That led him to reaffirm his 12-month target for Metro shares of $77 with a “hold” rating. The average target on the Street is $78.56.
“We believe MRU is well-positioned to achieve solid 10-per-cent EPS growth (same-week) this year despite moderating inflation, but its above-average valuation (17 times forward P/E vs 16 times average) and sector rotation keep us on the sidelines,” said Mr. Li.
Elsewhere, analysts making target changes include:
* BMO Nesbitt Burns’ Peter Sklar to $82 from $78 with a “market perform” rating.

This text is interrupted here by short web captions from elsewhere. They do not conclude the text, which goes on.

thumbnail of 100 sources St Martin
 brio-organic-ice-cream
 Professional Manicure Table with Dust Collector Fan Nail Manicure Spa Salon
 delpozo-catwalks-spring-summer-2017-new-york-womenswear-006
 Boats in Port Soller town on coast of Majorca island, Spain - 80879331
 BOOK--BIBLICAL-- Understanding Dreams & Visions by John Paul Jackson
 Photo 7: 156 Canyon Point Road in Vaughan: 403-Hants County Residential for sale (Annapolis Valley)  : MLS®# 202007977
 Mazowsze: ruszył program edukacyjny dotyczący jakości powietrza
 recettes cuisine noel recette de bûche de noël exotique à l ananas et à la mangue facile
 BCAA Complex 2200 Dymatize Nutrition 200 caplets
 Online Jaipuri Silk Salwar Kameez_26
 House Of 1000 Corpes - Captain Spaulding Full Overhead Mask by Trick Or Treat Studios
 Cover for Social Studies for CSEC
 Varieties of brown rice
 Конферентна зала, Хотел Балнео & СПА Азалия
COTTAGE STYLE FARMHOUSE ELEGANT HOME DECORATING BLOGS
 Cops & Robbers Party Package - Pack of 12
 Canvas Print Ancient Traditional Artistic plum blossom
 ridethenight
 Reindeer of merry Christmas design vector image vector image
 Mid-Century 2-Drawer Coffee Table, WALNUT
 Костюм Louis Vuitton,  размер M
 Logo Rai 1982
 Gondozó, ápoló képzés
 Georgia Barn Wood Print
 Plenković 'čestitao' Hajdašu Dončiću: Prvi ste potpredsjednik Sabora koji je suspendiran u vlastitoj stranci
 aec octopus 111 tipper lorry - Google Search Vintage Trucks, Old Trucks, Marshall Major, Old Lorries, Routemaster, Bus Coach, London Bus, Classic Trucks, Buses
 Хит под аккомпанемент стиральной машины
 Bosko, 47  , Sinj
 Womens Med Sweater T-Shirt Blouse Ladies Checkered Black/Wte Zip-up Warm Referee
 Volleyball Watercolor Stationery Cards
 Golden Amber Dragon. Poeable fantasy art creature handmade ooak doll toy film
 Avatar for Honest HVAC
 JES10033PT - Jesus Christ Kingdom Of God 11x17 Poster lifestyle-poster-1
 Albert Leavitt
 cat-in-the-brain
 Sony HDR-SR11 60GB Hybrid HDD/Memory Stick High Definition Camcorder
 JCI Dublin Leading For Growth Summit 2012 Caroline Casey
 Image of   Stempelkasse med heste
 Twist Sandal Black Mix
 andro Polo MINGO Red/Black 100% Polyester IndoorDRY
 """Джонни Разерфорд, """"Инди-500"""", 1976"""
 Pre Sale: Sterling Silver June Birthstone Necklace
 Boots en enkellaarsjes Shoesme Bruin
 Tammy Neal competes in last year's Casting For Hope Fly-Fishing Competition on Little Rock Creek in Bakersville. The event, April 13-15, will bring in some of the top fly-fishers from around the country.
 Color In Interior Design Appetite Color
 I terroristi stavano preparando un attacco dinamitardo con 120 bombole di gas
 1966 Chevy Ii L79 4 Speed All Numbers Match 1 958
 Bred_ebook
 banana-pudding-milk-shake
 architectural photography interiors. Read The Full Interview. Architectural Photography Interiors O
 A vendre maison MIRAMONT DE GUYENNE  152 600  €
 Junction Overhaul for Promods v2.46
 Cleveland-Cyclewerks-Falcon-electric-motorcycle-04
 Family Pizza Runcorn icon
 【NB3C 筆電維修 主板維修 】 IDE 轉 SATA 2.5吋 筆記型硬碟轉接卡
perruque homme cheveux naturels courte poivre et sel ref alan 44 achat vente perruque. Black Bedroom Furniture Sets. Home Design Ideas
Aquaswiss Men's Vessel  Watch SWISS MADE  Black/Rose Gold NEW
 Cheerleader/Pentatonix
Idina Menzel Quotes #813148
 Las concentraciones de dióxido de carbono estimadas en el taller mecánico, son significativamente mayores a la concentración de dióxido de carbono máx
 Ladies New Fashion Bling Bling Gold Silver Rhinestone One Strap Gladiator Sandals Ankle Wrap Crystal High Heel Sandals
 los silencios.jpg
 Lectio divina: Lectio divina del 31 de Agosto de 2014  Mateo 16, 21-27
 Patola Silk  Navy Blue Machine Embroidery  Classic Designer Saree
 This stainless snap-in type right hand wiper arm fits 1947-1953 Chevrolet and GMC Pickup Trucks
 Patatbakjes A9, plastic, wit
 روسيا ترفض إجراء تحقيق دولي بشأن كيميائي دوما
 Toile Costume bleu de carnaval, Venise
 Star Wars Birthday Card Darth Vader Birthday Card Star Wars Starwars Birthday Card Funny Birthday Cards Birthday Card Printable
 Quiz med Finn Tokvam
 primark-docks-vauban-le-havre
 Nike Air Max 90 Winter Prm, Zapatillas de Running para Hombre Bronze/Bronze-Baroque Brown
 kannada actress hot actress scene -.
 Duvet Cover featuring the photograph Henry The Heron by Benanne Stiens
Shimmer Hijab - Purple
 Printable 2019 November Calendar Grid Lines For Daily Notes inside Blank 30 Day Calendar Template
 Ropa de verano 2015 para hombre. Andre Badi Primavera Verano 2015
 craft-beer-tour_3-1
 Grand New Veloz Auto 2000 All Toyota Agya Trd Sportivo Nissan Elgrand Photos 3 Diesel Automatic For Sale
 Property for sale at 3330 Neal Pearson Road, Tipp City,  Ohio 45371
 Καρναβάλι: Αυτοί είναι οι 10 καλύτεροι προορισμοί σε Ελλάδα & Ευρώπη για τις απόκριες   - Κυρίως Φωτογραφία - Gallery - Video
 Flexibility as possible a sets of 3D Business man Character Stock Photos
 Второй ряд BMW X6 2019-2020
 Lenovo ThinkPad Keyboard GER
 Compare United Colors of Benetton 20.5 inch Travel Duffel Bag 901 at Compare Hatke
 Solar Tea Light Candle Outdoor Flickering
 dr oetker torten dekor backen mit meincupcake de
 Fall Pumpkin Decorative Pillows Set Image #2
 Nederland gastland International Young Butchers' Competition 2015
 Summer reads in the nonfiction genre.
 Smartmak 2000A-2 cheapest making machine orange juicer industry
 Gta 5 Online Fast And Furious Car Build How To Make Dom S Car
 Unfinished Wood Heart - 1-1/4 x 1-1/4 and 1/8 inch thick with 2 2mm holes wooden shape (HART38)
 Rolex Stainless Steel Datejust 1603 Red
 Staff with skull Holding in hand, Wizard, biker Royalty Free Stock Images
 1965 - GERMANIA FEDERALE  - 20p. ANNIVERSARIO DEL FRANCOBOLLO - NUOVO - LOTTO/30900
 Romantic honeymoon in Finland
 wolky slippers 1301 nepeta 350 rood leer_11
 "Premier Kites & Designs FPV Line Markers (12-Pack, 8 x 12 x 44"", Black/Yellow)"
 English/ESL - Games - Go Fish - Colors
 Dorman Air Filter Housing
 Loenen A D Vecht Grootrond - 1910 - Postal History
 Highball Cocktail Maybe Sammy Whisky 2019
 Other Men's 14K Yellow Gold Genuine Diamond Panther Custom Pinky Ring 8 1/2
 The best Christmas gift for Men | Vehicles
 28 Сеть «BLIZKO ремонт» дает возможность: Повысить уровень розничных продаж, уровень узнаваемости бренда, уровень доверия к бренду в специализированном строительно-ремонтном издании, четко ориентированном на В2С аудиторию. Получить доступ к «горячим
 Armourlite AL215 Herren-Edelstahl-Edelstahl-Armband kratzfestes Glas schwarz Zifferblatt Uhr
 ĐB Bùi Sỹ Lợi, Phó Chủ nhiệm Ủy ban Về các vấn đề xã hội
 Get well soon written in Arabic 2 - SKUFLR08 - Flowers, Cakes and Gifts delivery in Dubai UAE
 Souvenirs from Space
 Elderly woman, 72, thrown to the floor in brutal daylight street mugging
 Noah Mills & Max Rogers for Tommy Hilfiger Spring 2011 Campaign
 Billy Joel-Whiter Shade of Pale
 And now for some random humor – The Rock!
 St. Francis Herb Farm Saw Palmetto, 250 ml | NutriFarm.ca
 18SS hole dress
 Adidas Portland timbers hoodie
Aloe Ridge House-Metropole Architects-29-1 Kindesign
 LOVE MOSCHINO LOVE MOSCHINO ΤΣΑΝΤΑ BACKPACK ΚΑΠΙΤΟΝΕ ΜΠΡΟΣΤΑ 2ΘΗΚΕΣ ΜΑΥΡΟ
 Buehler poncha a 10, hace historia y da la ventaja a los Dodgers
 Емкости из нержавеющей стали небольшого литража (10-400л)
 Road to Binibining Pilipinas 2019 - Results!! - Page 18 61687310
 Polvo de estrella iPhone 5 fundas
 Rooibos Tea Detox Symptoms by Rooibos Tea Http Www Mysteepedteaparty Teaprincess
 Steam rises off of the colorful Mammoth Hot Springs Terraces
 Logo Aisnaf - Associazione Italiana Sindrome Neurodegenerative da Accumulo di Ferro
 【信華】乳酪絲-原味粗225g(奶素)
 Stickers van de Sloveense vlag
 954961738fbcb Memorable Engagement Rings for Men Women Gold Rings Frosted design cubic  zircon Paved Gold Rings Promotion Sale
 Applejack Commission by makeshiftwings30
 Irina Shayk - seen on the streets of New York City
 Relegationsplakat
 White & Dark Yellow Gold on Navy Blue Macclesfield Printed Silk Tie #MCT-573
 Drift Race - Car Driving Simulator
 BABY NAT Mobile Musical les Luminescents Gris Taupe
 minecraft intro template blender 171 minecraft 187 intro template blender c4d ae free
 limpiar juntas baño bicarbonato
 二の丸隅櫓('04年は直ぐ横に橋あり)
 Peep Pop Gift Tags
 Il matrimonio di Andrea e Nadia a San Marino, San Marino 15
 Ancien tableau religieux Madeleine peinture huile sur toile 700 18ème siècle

“Metro indicated market share gains continue with grocery tonnage flat to slightly positive given the shift to discount and increased private label penetration,” said Mr. Sklar. “Metro also reported a flat gross margin, with food gross margin investment offset by productivity gains. These productivity gains are a timely offset, as we expect grocery promotional intensity to remain heightened, loyalty marketing costs to ramp up, and the mix of higher-margin front-store sales to decline. Metro should continue to generate solid bottom-line growth with strong execution, above-average operating leverage, and a meaningful share buyback program.”
* CIBC World Markets’ Mark Petrie to $77 from $76 with a “neutral” rating.
“Metro’s strong Q2 results highlight its balanced assets, merchandising skills and operational discipline,” said Mr. Petrie. “These were most observable in the flat food GM% result, driven by DC efficiencies taking hold and after over a year of margin pressure stemming from elevated inflation. This GM% stability arrived a couple of quarters faster than we had anticipated and is the key lever pushing our estimates higher by 2 per cent.”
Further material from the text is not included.